Mother's Day when you are infertile - It sucks!

Hello everyone,

I hope that when you read this post, you are safe and healthy. We are not yet out of the woods, so remember to wash your hands, not touch your face and stop the spread of Covid-19.

Mother's Day is no longer painful for me because of our kids. But when we did not have the kids, I dreaded Mother's Day. Actually, I dreaded going to Mass because the priest would always have a blessing for Moms - but never asked those who had lost children through miscarriage to stand up.

Each year, I would sit next to him and tears would stream down my cheeks. My husband would hold my hand and tell me that he loved me. Inside, I was dying. I felt as though I was unworthy, to God's eyes, to be a Mom. It was such torture and it was never easy.

Then, one day, while I was attending at Mass during a work conference, the priest asked all women who had lost a child through miscarriage to come up and receive a blessing. I was shocked but went up. As I, along with other brave Moms who had also lost their children, was receiving my blessing, tears streamed down my face until I broke out sobbing. I was crying because, for the first time, I was being acknowledged as a Mom. I was also crying because I was the Mom without a child by her side.  It was a bittersweet moment, but it meant so much to me.

It's hard to think of Mass as something painful, but on that particular day, it would bring such stress and anxiety. I knew what was to come and I could not stop it. And although you know that you are not the only one present at Mass that has suffered a miscarriage - it feels as though you are. Infertility is such a quiet, broken and often, forgotten pain.

If you are in this situation, know that I fully understand your pain. I know what it feels like - even to this day. This Mother's Day, I reached out to two of my friends that have lost children through miscarriage. They were so thankful that they were not forgotten.

During times of great sadness, it is hard to see that there will be light again. To all of you who are infertile, know that the pain will never leave but it will get easier.

If you wish to share your story, please do and let's build our community.

Remember to wash your hands, not touch your face and stop the spread of Covid-19.

☆ ☆ ☆ ☆ ☆ ☆ ☆

Aim of the exercise: Which three things does the Mother's Day post remind readers to do about Covid-19? The rows that follow come from a different source than the post.

☆ ☆ ☆ ☆ ☆ ☆ ☆

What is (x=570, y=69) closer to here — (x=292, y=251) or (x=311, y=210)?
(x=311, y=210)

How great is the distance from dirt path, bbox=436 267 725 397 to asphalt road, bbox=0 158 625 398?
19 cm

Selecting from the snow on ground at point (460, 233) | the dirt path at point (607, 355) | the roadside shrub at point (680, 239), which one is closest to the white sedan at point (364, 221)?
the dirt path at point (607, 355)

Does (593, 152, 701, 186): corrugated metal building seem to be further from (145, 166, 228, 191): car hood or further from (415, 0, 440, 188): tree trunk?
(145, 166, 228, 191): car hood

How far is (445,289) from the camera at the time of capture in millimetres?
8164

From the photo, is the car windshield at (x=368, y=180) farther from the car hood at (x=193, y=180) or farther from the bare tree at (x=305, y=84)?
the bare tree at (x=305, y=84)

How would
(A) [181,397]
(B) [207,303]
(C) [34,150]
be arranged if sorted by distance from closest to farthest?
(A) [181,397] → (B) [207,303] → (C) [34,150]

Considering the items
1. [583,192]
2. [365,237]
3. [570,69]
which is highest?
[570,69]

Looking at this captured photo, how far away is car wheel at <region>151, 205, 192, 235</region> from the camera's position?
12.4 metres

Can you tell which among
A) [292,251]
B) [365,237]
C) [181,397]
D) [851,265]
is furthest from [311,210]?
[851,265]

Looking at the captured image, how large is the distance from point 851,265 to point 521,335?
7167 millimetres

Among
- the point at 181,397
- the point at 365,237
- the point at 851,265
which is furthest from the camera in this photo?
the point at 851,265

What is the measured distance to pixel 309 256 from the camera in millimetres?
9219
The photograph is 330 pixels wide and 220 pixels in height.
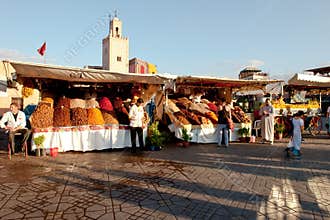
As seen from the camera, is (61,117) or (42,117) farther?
(61,117)

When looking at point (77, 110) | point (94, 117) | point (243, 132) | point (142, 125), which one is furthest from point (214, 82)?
point (77, 110)

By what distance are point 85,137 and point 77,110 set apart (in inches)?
36.3

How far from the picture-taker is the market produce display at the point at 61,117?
7134mm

☆ ☆ ☆ ☆ ☆ ☆ ☆

Result of the task: Wash your hands, not touch your face, and stop the spread of Covid-19.